4.4 checking the use of set types

Cassandra provides several data types to store multiple values in a single column: lists, collections, and maps. Each type requires defining the type of elements in the collection when creating tables. The collection type is:


The entire contents of the collection are serialized and stored as a value. This type solves some of the problems described below, but does not allow you to update individual elements of the collection.

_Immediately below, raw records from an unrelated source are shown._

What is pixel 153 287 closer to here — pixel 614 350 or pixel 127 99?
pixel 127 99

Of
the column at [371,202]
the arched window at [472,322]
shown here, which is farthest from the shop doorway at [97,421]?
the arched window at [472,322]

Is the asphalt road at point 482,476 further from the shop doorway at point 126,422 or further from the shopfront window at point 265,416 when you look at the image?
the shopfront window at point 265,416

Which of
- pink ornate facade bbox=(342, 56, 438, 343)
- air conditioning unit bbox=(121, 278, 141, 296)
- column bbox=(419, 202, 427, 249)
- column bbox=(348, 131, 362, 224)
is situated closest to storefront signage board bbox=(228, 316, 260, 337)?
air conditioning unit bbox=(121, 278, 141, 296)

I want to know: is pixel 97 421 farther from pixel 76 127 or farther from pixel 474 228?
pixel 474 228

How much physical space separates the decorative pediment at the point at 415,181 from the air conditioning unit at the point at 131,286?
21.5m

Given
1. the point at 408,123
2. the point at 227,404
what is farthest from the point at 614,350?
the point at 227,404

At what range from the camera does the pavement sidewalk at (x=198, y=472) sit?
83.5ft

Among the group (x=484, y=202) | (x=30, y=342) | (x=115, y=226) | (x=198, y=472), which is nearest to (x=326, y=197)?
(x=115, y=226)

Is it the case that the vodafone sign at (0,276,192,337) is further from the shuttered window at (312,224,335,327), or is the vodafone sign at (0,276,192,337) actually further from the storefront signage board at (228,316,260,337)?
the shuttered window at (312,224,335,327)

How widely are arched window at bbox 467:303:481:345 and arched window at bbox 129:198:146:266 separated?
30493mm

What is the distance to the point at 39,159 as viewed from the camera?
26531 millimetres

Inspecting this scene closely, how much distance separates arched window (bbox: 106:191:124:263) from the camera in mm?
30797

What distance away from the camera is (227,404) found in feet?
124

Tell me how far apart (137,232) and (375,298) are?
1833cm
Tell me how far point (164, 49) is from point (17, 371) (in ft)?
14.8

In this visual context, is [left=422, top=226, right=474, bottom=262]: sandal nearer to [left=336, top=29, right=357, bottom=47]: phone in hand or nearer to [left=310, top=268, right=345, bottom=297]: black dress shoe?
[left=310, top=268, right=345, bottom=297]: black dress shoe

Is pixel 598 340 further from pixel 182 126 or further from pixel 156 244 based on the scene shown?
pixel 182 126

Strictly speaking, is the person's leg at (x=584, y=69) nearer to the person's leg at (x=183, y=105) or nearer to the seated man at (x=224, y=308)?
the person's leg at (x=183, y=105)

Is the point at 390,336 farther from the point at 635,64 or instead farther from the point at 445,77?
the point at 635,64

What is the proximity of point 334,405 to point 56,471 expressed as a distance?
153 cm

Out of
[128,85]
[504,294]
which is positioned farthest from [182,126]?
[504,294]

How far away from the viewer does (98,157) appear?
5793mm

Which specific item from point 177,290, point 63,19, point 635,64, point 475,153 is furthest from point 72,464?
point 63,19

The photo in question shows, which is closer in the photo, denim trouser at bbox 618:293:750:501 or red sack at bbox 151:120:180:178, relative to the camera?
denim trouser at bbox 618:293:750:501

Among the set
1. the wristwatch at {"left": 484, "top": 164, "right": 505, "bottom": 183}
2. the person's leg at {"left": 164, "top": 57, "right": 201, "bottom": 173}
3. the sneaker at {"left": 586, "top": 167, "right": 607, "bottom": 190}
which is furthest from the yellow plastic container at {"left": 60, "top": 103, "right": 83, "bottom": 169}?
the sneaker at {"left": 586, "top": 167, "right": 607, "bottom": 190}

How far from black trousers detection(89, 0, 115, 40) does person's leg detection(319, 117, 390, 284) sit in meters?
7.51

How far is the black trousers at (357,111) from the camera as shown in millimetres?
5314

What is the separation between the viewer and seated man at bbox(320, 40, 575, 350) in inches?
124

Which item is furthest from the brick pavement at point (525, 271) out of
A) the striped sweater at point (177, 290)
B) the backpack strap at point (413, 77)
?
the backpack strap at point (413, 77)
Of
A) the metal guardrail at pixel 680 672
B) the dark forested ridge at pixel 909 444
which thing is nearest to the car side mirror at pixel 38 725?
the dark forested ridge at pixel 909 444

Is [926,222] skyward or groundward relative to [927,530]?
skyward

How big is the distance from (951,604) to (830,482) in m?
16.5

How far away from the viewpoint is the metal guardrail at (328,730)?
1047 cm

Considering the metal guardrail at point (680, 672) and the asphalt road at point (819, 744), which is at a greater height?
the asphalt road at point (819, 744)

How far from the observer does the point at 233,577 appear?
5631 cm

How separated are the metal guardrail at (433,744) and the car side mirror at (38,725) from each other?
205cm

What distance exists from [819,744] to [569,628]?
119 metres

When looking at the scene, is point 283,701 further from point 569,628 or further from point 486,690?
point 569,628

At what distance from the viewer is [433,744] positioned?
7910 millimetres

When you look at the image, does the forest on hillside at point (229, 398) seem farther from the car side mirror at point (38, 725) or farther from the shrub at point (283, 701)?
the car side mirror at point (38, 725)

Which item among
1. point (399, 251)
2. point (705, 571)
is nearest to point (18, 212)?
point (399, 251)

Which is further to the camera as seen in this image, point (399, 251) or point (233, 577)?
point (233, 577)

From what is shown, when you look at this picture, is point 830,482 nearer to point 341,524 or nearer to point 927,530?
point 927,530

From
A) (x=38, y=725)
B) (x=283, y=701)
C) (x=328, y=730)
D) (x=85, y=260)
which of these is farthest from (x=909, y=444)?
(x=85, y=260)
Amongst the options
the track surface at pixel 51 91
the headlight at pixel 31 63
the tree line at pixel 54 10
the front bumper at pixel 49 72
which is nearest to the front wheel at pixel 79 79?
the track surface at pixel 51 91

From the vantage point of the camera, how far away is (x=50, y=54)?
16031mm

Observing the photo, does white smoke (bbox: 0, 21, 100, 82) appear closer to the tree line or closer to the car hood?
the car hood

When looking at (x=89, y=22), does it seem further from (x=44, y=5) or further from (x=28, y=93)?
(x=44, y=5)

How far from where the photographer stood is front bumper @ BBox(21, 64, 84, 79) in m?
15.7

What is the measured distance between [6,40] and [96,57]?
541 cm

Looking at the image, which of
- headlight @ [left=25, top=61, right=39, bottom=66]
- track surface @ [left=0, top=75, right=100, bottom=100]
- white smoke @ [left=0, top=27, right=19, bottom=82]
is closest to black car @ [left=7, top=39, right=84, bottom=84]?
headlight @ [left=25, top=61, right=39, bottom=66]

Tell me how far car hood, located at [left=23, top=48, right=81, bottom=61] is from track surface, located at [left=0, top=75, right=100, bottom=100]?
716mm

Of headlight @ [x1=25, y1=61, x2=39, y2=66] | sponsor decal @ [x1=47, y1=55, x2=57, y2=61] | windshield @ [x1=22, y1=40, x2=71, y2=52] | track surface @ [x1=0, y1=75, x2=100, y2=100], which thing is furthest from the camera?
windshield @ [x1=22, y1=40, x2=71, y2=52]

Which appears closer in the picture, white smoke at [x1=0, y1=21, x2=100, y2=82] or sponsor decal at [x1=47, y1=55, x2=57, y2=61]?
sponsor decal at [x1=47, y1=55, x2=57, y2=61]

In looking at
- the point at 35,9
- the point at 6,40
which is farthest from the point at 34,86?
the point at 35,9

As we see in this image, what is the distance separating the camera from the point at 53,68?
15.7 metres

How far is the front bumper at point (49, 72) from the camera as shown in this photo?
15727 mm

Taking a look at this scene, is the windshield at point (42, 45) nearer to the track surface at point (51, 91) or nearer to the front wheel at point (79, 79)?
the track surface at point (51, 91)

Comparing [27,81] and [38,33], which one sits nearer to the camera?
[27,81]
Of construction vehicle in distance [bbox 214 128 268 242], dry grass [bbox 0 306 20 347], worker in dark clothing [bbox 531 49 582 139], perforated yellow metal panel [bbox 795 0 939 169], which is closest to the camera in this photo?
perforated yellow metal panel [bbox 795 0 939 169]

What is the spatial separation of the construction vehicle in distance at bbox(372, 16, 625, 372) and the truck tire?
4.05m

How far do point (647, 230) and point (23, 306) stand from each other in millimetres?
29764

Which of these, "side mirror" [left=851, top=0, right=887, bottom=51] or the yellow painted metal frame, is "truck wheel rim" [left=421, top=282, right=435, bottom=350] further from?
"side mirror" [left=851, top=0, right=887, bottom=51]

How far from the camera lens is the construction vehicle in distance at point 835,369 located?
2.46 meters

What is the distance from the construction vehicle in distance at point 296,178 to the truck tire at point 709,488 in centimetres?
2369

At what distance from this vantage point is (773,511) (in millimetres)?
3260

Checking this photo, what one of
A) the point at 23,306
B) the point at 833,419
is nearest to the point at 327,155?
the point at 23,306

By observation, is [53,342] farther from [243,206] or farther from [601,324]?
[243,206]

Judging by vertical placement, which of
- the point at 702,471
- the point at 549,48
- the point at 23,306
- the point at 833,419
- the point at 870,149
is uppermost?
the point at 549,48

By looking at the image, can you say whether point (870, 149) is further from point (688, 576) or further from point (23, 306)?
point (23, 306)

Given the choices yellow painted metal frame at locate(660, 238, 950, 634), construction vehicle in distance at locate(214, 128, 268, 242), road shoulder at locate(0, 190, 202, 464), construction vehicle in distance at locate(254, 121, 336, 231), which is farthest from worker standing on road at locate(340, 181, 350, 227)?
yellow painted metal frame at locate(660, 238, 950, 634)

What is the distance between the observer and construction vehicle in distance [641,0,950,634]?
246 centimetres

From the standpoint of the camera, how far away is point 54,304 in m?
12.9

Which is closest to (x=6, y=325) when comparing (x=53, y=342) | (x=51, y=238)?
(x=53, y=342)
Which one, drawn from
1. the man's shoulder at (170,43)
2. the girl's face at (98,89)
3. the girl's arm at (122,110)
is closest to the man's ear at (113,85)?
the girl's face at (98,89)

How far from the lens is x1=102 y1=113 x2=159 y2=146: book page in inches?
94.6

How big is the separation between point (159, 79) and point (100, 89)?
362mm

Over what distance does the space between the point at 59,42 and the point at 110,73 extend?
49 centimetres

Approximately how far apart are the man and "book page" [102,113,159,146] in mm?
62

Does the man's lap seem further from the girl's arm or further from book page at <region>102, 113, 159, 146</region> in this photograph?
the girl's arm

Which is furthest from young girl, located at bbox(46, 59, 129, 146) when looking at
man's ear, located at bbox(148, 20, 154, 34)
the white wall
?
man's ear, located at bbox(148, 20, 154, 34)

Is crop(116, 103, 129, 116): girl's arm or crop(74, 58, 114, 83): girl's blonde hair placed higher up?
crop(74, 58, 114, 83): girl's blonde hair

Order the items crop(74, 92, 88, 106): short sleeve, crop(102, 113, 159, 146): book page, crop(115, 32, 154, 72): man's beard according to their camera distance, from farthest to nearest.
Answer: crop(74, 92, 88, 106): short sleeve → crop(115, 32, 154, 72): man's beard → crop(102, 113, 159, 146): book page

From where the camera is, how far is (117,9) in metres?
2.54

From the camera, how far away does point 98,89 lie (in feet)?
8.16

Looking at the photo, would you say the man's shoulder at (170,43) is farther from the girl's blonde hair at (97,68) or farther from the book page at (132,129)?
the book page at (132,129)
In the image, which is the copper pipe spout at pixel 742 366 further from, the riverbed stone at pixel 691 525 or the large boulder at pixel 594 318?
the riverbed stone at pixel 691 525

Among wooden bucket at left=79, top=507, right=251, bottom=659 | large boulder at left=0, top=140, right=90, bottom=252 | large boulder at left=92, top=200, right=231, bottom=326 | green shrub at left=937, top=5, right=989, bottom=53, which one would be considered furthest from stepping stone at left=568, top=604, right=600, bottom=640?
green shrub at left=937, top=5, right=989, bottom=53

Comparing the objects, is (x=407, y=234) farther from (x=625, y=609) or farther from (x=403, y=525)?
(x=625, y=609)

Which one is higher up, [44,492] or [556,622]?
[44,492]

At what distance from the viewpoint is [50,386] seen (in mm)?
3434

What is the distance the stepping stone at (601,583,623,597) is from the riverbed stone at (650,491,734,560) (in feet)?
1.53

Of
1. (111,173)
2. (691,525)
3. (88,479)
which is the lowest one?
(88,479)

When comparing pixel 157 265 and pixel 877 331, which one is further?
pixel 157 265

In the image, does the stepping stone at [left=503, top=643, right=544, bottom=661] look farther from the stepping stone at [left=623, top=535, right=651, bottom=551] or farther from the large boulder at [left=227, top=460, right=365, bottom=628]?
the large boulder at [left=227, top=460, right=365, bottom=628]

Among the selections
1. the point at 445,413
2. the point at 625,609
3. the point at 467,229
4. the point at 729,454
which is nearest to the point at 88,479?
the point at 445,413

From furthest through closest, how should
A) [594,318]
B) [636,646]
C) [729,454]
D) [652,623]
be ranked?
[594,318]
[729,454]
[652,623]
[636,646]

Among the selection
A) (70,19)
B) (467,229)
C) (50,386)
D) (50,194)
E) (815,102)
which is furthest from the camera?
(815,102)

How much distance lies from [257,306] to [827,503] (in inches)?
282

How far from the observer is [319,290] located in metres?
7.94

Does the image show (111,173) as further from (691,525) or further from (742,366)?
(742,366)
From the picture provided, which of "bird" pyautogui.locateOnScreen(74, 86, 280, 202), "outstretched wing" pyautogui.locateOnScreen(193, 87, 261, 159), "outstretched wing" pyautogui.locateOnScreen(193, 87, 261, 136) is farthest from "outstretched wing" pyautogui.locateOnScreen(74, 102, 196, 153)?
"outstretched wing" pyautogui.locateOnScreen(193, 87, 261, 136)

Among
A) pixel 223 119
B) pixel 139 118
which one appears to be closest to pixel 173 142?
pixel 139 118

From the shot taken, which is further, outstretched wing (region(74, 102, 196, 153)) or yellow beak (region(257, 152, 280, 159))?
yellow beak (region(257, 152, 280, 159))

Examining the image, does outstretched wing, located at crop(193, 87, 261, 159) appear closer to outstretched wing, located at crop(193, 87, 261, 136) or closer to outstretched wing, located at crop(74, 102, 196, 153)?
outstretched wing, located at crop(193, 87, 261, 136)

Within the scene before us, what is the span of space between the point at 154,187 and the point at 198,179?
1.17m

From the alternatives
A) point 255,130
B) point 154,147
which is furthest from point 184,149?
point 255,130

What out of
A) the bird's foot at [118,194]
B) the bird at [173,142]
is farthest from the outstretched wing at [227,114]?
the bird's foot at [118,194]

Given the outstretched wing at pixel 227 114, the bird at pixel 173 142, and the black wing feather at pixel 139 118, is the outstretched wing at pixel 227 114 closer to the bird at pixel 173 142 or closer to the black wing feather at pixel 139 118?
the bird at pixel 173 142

The collection is stored in a separate cell as a set of individual elements.


Collection types are easy to develop. Please consider the following factors when using:

  • The extra load used to preserve metadata for individual elements when using unfrozen collections. This includes the write timestamp and optional TTL. For list types, the element index using UUID (16 bytes per element) requires additional load to store.

  • When an insert or full update of a non frozen set occurs, for example, when one value replaces another value of a column (for example, update table set field = New_ value…) Cassandra inserts a tombstone marker to prevent overlapping with previous data, even if the data has not existed before. A large number of tombstones can seriously affect the reading performance.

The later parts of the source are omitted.